Return every entry exactly. Leave nothing out.

◆ **Stored data entries**:
|---|
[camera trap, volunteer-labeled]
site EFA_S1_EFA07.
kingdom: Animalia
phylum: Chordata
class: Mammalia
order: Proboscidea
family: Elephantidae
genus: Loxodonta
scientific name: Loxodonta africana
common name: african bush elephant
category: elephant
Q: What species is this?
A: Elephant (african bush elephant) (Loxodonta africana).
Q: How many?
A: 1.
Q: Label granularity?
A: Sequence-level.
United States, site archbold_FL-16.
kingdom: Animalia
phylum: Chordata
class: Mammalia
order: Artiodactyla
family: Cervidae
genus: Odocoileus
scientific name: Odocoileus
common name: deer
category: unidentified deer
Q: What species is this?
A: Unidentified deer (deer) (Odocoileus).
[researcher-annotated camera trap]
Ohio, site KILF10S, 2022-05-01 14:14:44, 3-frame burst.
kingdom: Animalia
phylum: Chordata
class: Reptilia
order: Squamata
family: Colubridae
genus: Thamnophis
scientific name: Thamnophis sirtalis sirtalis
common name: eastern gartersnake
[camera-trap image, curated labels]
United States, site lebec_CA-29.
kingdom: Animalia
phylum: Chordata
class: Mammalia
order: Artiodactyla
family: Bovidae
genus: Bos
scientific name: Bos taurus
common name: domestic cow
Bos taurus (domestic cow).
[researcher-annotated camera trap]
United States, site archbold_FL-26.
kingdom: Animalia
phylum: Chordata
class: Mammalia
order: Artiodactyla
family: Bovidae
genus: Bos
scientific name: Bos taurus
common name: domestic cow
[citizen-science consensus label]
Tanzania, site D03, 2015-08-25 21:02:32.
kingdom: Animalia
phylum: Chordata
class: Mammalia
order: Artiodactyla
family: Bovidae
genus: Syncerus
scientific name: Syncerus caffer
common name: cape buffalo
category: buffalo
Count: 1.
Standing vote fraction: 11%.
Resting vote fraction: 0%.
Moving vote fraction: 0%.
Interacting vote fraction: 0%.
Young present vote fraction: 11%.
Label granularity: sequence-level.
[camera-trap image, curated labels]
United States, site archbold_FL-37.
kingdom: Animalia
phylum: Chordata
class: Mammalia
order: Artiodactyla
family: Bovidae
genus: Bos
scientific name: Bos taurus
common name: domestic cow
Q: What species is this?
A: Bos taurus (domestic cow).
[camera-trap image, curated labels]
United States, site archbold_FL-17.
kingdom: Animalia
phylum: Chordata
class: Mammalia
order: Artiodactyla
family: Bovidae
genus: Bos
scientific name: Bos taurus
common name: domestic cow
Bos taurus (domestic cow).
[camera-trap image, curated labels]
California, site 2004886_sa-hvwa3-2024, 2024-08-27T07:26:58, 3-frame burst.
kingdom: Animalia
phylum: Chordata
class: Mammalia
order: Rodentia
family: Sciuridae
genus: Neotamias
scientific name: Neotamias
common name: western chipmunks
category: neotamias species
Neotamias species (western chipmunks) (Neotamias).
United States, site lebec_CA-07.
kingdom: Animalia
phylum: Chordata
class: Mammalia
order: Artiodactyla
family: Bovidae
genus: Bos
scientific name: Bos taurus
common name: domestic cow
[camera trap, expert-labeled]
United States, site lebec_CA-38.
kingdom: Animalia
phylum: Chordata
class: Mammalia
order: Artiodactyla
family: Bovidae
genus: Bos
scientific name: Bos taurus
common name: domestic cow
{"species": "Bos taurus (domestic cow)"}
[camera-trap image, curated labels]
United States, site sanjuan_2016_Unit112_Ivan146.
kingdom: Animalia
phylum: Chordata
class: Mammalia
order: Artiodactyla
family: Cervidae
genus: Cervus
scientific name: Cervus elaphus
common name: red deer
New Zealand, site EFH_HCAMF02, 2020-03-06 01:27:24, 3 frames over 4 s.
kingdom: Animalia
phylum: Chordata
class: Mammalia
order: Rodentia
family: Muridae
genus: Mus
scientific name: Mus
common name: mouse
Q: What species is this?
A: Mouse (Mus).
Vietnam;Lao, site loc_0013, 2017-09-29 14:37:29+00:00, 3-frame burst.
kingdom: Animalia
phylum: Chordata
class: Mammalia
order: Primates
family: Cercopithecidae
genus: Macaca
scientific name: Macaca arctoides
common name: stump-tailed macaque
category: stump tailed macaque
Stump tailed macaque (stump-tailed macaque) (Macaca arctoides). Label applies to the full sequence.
|---|
◆ **Task output**:
[camera trap, volunteer-labeled]
site EFA_S1_EFA07.
kingdom: Animalia
phylum: Chordata
class: Mammalia
order: Proboscidea
family: Elephantidae
genus: Loxodonta
scientific name: Loxodonta africana
common name: african bush elephant
category: elephant
Q: What species is this?
A: Elephant (african bush elephant) (Loxodonta africana).
Q: How many?
A: 1.
Q: Label granularity?
A: Sequence-level.
United States, site archbold_FL-16.
kingdom: Animalia
phylum: Chordata
class: Mammalia
order: Artiodactyla
family: Cervidae
genus: Odocoileus
scientific name: Odocoileus
common name: deer
category: unidentified deer
Q: What species is this?
A: Unidentified deer (deer) (Odocoileus).
[researcher-annotated camera trap]
Ohio, site KILF10S, 2022-05-01 14:14:44, 3-frame burst.
kingdom: Animalia
phylum: Chordata
class: Reptilia
order: Squamata
family: Colubridae
genus: Thamnophis
scientific name: Thamnophis sirtalis sirtalis
common name: eastern gartersnake
[camera-trap image, curated labels]
United States, site lebec_CA-29.
kingdom: Animalia
phylum: Chordata
class: Mammalia
order: Artiodactyla
family: Bovidae
genus: Bos
scientific name: Bos taurus
common name: domestic cow
Bos taurus (domestic cow).
[researcher-annotated camera trap]
United States, site archbold_FL-26.
kingdom: Animalia
phylum: Chordata
class: Mammalia
order: Artiodactyla
family: Bovidae
genus: Bos
scientific name: Bos taurus
common name: domestic cow
[citizen-science consensus label]
Tanzania, site D03, 2015-08-25 21:02:32.
kingdom: Animalia
phylum: Chordata
class: Mammalia
order: Artiodactyla
family: Bovidae
genus: Syncerus
scientific name: Syncerus caffer
common name: cape buffalo
category: buffalo
Count: 1.
Standing vote fraction: 11%.
Resting vote fraction: 0%.
Moving vote fraction: 0%.
Interacting vote fraction: 0%.
Young present vote fraction: 11%.
Label granularity: sequence-level.
[camera-trap image, curated labels]
United States, site archbold_FL-37.
kingdom: Animalia
phylum: Chordata
class: Mammalia
order: Artiodactyla
family: Bovidae
genus: Bos
scientific name: Bos taurus
common name: domestic cow
Q: What species is this?
A: Bos taurus (domestic cow).
[camera-trap image, curated labels]
United States, site archbold_FL-17.
kingdom: Animalia
phylum: Chordata
class: Mammalia
order: Artiodactyla
family: Bovidae
genus: Bos
scientific name: Bos taurus
common name: domestic cow
Bos taurus (domestic cow).
[camera-trap image, curated labels]
California, site 2004886_sa-hvwa3-2024, 2024-08-27T07:26:58, 3-frame burst.
kingdom: Animalia
phylum: Chordata
class: Mammalia
order: Rodentia
family: Sciuridae
genus: Neotamias
scientific name: Neotamias
common name: western chipmunks
category: neotamias species
Neotamias species (western chipmunks) (Neotamias).
United States, site lebec_CA-07.
kingdom: Animalia
phylum: Chordata
class: Mammalia
order: Artiodactyla
family: Bovidae
genus: Bos
scientific name: Bos taurus
common name: domestic cow
[camera trap, expert-labeled]
United States, site lebec_CA-38.
kingdom: Animalia
phylum: Chordata
class: Mammalia
order: Artiodactyla
family: Bovidae
genus: Bos
scientific name: Bos taurus
common name: domestic cow
{"species": "Bos taurus (domestic cow)"}
[camera-trap image, curated labels]
United States, site sanjuan_2016_Unit112_Ivan146.
kingdom: Animalia
phylum: Chordata
class: Mammalia
order: Artiodactyla
family: Cervidae
genus: Cervus
scientific name: Cervus elaphus
common name: red deer
New Zealand, site EFH_HCAMF02, 2020-03-06 01:27:24, 3 frames over 4 s.
kingdom: Animalia
phylum: Chordata
class: Mammalia
order: Rodentia
family: Muridae
genus: Mus
scientific name: Mus
common name: mouse
Q: What species is this?
A: Mouse (Mus).
Vietnam;Lao, site loc_0013, 2017-09-29 14:37:29+00:00, 3-frame burst.
kingdom: Animalia
phylum: Chordata
class: Mammalia
order: Primates
family: Cercopithecidae
genus: Macaca
scientific name: Macaca arctoides
common name: stump-tailed macaque
category: stump tailed macaque
Stump tailed macaque (stump-tailed macaque) (Macaca arctoides). Label applies to the full sequence.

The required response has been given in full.